What is needed:
Quote all of the material below word for word, leaving out the pictures.

(Extracts from a box-labeled dataset)
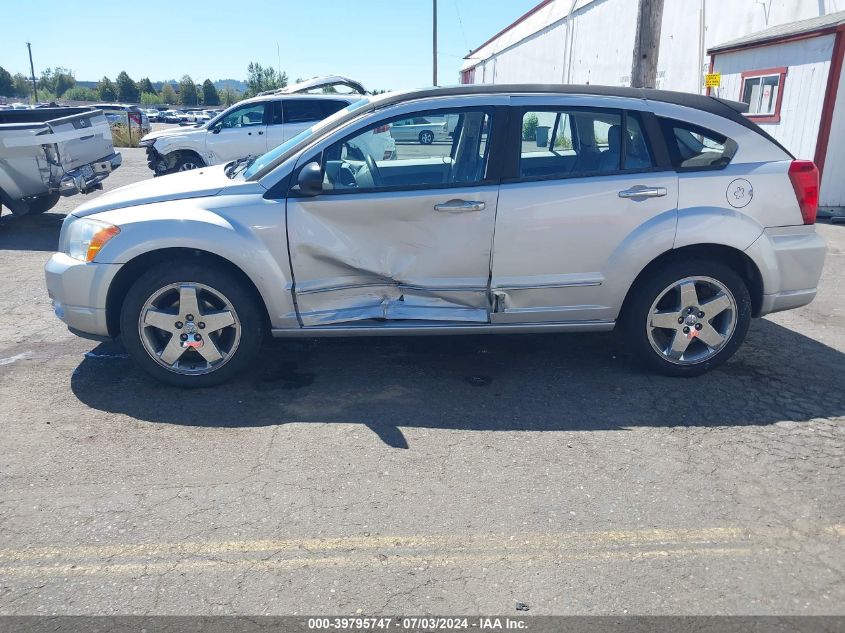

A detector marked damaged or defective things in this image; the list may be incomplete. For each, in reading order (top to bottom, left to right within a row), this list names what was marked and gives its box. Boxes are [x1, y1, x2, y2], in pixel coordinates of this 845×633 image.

damaged car in background [0, 106, 122, 217]
damaged car in background [137, 75, 394, 174]
damaged car door [286, 105, 498, 326]
dented side panel [286, 186, 498, 326]
damaged car in background [42, 86, 820, 388]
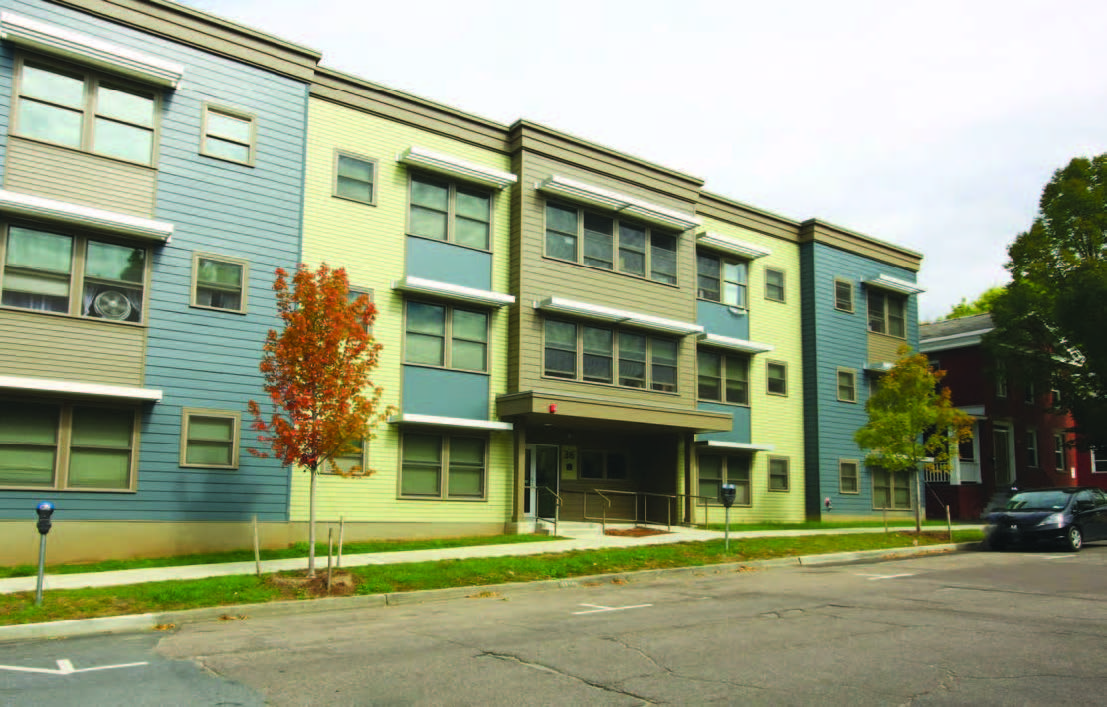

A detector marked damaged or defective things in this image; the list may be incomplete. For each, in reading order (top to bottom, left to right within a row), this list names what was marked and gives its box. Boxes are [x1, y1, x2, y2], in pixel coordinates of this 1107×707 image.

crack in asphalt [482, 650, 655, 703]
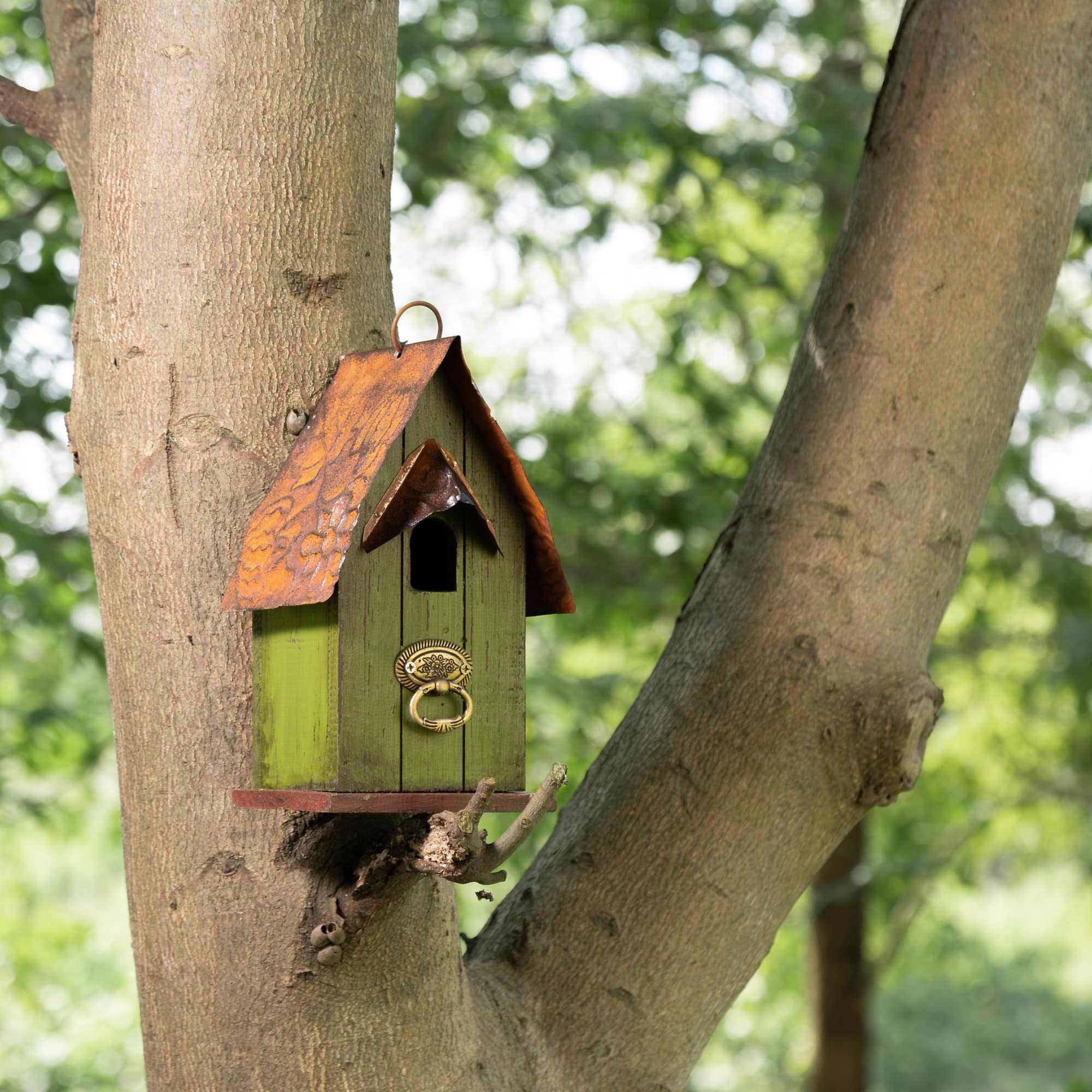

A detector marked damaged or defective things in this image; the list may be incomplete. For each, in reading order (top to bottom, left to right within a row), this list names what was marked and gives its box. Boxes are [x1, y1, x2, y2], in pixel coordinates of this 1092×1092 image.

rusty metal roof [219, 334, 572, 616]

Final answer:
A detector marked damaged or defective things in this image; the list may be incomplete. For each, in reading order (top to bottom, left to right within a row), this list names what was marked and gives its box. Boxes are [x1, y1, x2, y2], in pixel coordinates of this 845×633 image.

damaged car in background [0, 106, 122, 217]
damaged car in background [137, 75, 394, 174]
damaged car door [286, 105, 498, 326]
dented side panel [286, 186, 498, 326]
damaged car in background [42, 86, 820, 388]

A detector marked damaged or defective things in this image; the list may be incomplete. For each, in reading order (top to bottom, left to right within a row), this list names what was marked and gives its box. Boxes are [x1, y1, x2, y2], in pixel coordinates of this 1107×707 image.

crack in asphalt [482, 650, 655, 703]

A detector marked damaged or defective things in this image; the list may be incomplete. For each, in reading order (top to bottom, left to right within a row), this list names what was marked and gives its box. Boxes are [x1, y1, x2, y2], in pixel coordinates of this 1092×1092 image.

rusty metal roof [219, 334, 572, 616]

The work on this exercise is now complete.